De inkomensafhankelijke huurverhogingen van sociale huurwoningen van de laatste jaren hebben weinig effect gehad op de doorstroming. Dit blijkt uit de ING Financieel fit Barometer.
Sinds 2013 is de huurverhoging van sociale huurwoningen inkomensafhankelijk, vooral om ‘scheefwonen’ tegen te gaan. Ruim tachtig procent van de huurders met een hoger inkomen geeft aan dat de huurverhogingen van de laatste jaren geen invloed hebben gehad op hun verhuisgedrag. Hiermee wijken ze bovendien nauwelijks af van sociale huurders met een lager inkomen.
Meerdere redenen
Het beperkte effect van inkomensafhankelijke huurverhogingen op de doorstroming heeft volgens het ING Economisch Bureau verschillende redenen: ten eerste hebben grote levensveranderingen, zoals een relatie aangaan, kinderen krijgen of scheiden een veel grotere invloed op verhuisgedrag dan financiële veranderingen. Ten tweede zijn veel ‘scheefwoners’ al wat ouder. Zij maken meestal geen grote levensveranderingen meer mee. Velen wonen vaak al heel lang in hun woning en zijn gehecht aan hun buurt. Ze zijn honkvast en zullen niet zomaar bewegen als gevolg van een huurverhoging. Ten derde werkt de financiële prikkel van de kleine inkomensafhankelijke huurverhoging onvoldoende, omdat scheefwoners weinig alternatieven hebben.

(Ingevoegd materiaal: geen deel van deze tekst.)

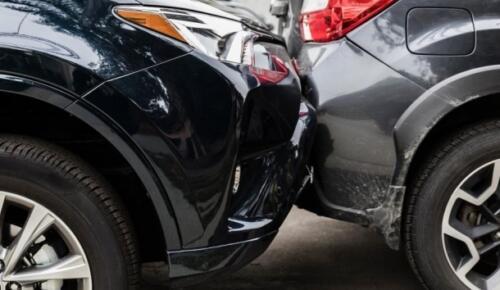 2020 yılında 365 bin kaza meydana geldi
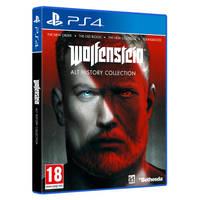 Wolfenstein Alt History Collection PS4 voor €19,98
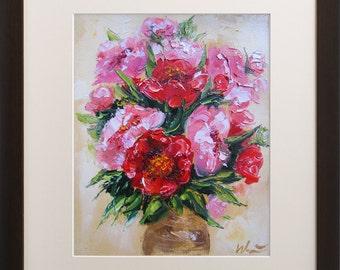Peony painting, Giclee art print, Floral artwork, Modern wall art, 8x10 print, Pink Flowers, Bouquet, Living room decor, Still life print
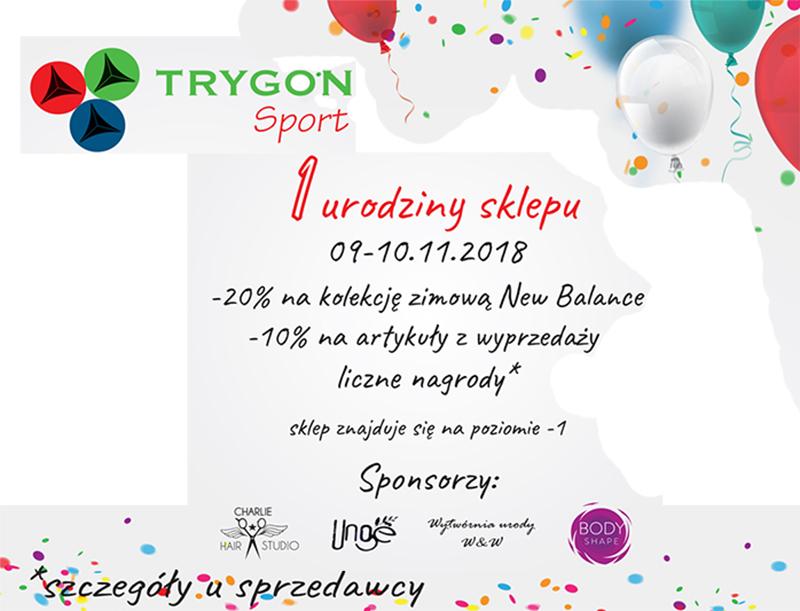 Urodziny Trygon Sport pełne atrakcji!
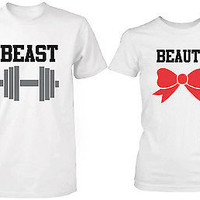 Beauty and the Beast - His and Her Matching T-Shirts for Couples in White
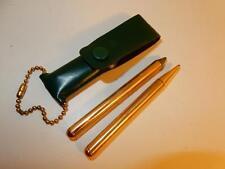 Vintage MINI BRASS PEN PENCIL SET IN LEATHER CASE CHAIN MINIATURE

Gebrek aan spaargeld remt doorstroming
Vier op de tien huurders wil liever kopen, maar het benodigde spaarbedrag dat zij moeten meebrengen om dit te kunnen financieren wordt groter, nu het maximale leenbedrag jaarlijks daalt. Huren en sparen gaat vaak niet samen, aldus de ING. Slechts één op de tien sociale huurders en een kwart van de vrijesectorhuurders slaagt erin meer dan €200,- per maand te sparen.